There are however a few reasons not to use tetrachoric correlations:
a) ISSUE: the resulting tetrachoric correlation matrix can be non-positive definite. This means that factor analysis will not compute (see the note here). RESPONSE: Big samples can reduce this problem. There are also ways of smoothing a correlation matrix to make it positive definite.
b) ISSUE: Garson notes that results may vary based on the method of estimation. RESPONSE: Although I have not looked into it much, any attempt to simultaneously estimate the entire correlation matrix sounds to me like a better option than the computationally simpler pair-wise approach.
c) ISSUE: Garson also notes that standard errors that assume a standard Pearson's correlation may be inaccurate. RESPONSE: If you are only concerned about getting an indication of item groupings, then standard errors tend to be less important.

Software options and to learn a little more:
John Uebersax provides the main web resource on tetrachoric correlations. He sets out a good explanation of the theory and lists ways of obtaining these correlations in various software. 
Carol Woods (2002 - Factor Analysis of Scales Composed of Binary Items) also has an article on the topic.

In SPSS:
To run a factor analysis on tetrachoric correlations, you need to:
  1. Calculate the tetrachoric correlations.
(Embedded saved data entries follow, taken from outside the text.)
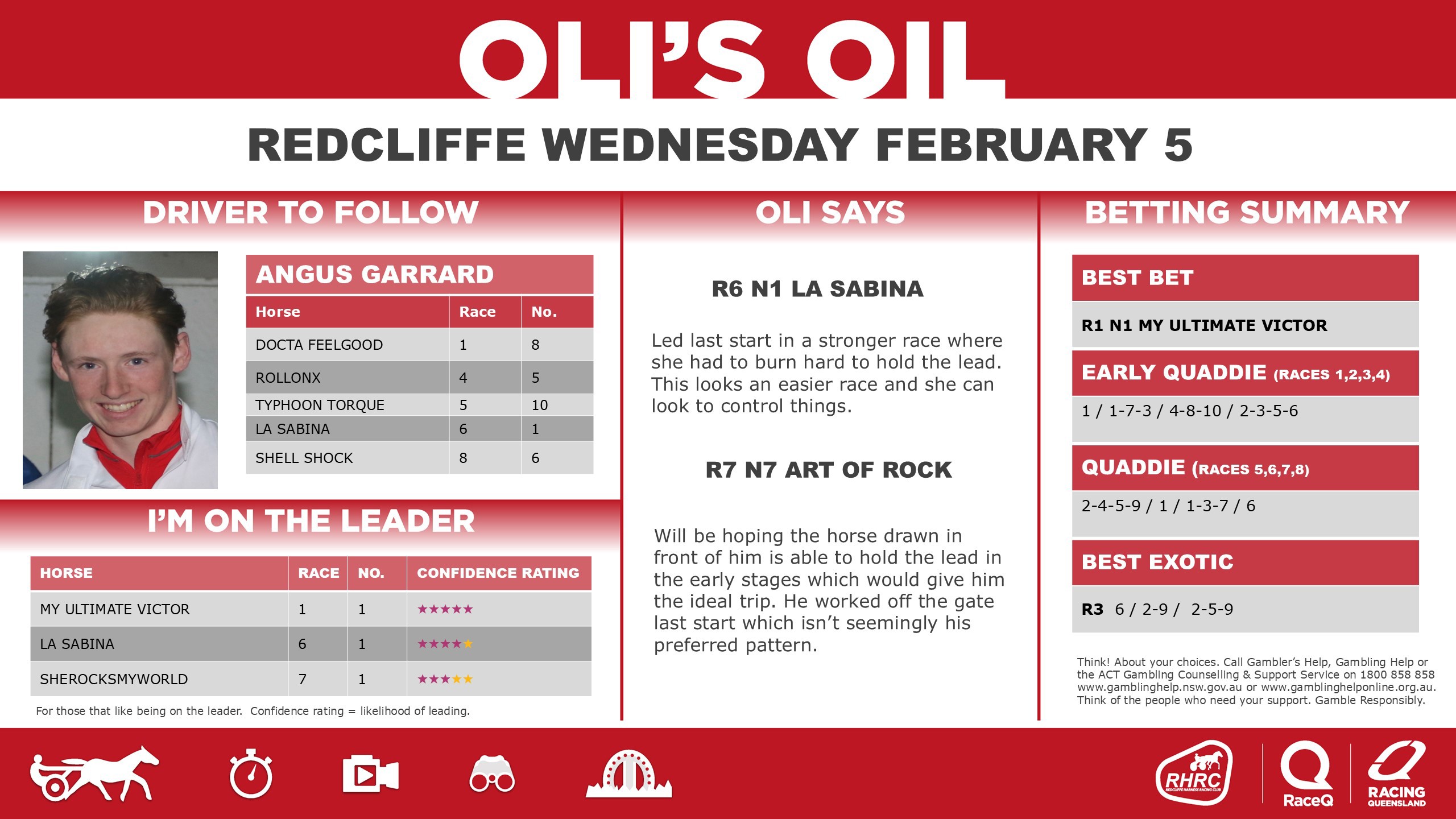 OLI'S OIL

REDCLIFFE WEDNESDAY FEBRUARY 5

DRIVER TO FOLLOW

ANGUS GARRARD

| Horse | Race | No. |
|---|---|---|
| DOCTA FEELGOOD | 1 | 8 |
| ROLLONX | 4 | 5 |
| TYPHOON TORQUE | 5 | 10 |
| LA SABINA | 6 | 1 |
| SHELL SHOCK | 8 | 6 |

I'M ON THE LEADER

| HORSE | RACE | NO. | CONFIDENCE RATING |
|---|---|---|---|
| MY ULTIMATE VICTOR | 1 | 1 | ★★★★★ |
| LA SABINA | 6 | 1 | ★★★★★ |
| SHEROCKSMYWORLD | 7 | 1 | ★★★★★ |

For those that like being on the leader. Confidence rating = likelihood of leading.

OLI SAYS

R6 N1 LA SABINA

Led last start in a stronger race where she had to burn hard to hold the lead. This looks an easier race and she can look to control things.

R7 N7 ART OF ROCK

Will be hoping the horse drawn in front of him is able to hold the lead in the early stages which would give him the ideal trip. He worked off the gate last start which isn't seemingly his preferred pattern.

BETTING SUMMARY

BEST BET

R1 N1 MY ULTIMATE VICTOR

EARLY QUADDIE (RACES 1,2,3,4)

1 / 1-7-3 / 4-8-10 / 2-3-5-6

QUADDIE (RACES 5,6,7,8)

2-4-5-9 / 1 / 1-3-7 / 6

BEST EXOTIC

R3 6 / 2-9 / 2-5-9

Think! About your choices. Call Gambler's Help, Gambling Help or the ACT Gambling Counselling & Support Service on 1800 858 858 www.gamblinghelp.nsw.gov.au or www.gamblinghelponline.org.au. Think of the people who need your support. Gamble Responsibly.

RHRC REDCLIFFE HARNESS RACING CLUB

RaceQ

RACING QUEENSLAND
Lorenzo-Seva and Ferrando (2012) have an article that includes SPSS macros as an online supplement for computing a tetrachoric correlation matrix.
  2. Run a factor analysis using the correlation matrix from step 1. If you're not familiar with how to import a correlation matrix to use with SPSS factor analysis, check this out Z. Zhang's example.
Polychoric correlations
Much of what has been said above also relates to polychoric correlations. This is the option when the observed variables are ordinal (see Ueubersax's site for more info).